D'Artagnan let out another deep breath. "How are you?"

René disregarded his question completely, instead only repeating his own. "How can you be so sure?"

I'm not, d'Artagnan thought. Frankly, he didn't even know if the last hope he was clinging to so desperately was at all rational anymore. Reality and subconscious had started drifting together at some point, and it was hard to tell what he could still believe in, so he had decided to believe in whatever made him feel better, they are coming being the thing that had the biggest impact on his ever waning courage.

How to justify that, though?

"I just know they are," he whispered, stopping himself from shrugging. He listened and heard René grunt, obviously not at all satisfied.

"Right," he breathed. "Who are they, anyway?"

"You know, Treville, The Musketeers," d'Artagnan said. Athos, Porthos, Aramis, he added silently.

"The Inseparables?" René taunted as if reading his mind. "And just why would they come, d'Artagnan? Huh? Because we're missing? Because you're missing?" He made a sound that was probably supposed to be a chuckle. "You overestimate yourself. You overestimate your own value. A lone soldier's life is worth a hundred, a thousand times less than the lives of the whole garrison. The captain would never let anyone go after us."

That was the most d'Artagnan had heard René speak in a long while, and to his horror, he found himself starting to believe the words. They sounded reasonable. They sounded true. They were coming out of the mouth of a man who believed them; a man who had turned to the only one able to restore his faith, and had been disappointed.

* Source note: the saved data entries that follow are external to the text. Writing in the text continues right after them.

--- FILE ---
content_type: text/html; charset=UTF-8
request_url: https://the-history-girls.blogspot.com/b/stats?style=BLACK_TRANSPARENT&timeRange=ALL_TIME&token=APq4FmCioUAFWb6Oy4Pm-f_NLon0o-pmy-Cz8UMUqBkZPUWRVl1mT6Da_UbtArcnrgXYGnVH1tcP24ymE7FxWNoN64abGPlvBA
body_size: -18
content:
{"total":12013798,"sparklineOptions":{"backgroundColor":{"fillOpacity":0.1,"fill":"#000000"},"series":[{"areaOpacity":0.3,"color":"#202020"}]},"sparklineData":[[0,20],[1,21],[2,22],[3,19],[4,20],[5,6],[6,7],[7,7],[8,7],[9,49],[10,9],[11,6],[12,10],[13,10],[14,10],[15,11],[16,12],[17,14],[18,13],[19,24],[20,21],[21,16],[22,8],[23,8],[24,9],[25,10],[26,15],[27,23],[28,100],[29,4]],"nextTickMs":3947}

"I'm thinking about giving up," René said, and went quiet.

D'Artagnan was quiet, too. He wanted to scream no. No, no, no, because they were coming! But were they?

"I've seen him do it," he said finally, the ringing in his ears drowning out the whispered words. And he waited. And he heard,

"Who?" Quiet and small and lost.

"Treville."

"Do what?"

D'Artagnan inhaled deeply and let the air rush out. It burned. It was so hard to breathe, so how was he supposed to do it a whole lifetime long?

"I've seen him send men after only one soldier. I've seen him move mountains. I've seen him persuade the king, René, and I've seen him go against him if he saw fit."

Nothing. Silence. D'Artagnan decided to continue, because he had to make his point clear. He had to make him see. "I saw the Musketeers fight for one another, die for one another. They would die for us, too. I know it. And they are coming."

Nothing moved. Nothing happened. Maybe René was unconscious. Maybe he didn't want to listen anymore. D'Artagnan felt something hot and wet spill down his cheeks, and he didn't hold it back – he let it run and drip, drip, drip down his chin and onto his wet clothes.

It was silent.

They came again and they took d'Artagnan and then there was nothing and he woke up and there were no breaths and no heartbeat and he thought that René was dead and he cried and wailed, but then the door was opened and the man was thrown in and d'Artagnan saw him move and all he could do was ask, "What did you do?", making it sound a lot more accusing than he wanted to, and he squinted into the light until the door closed them off from the world.

And the blob that was René moved and said, "Nothing."

And d'Artagnan didn't want to let himself believe anything that wasn't true, so he asked, "Did you give in?"

And the simple word "No" floated over to him, dark and sad and blissful.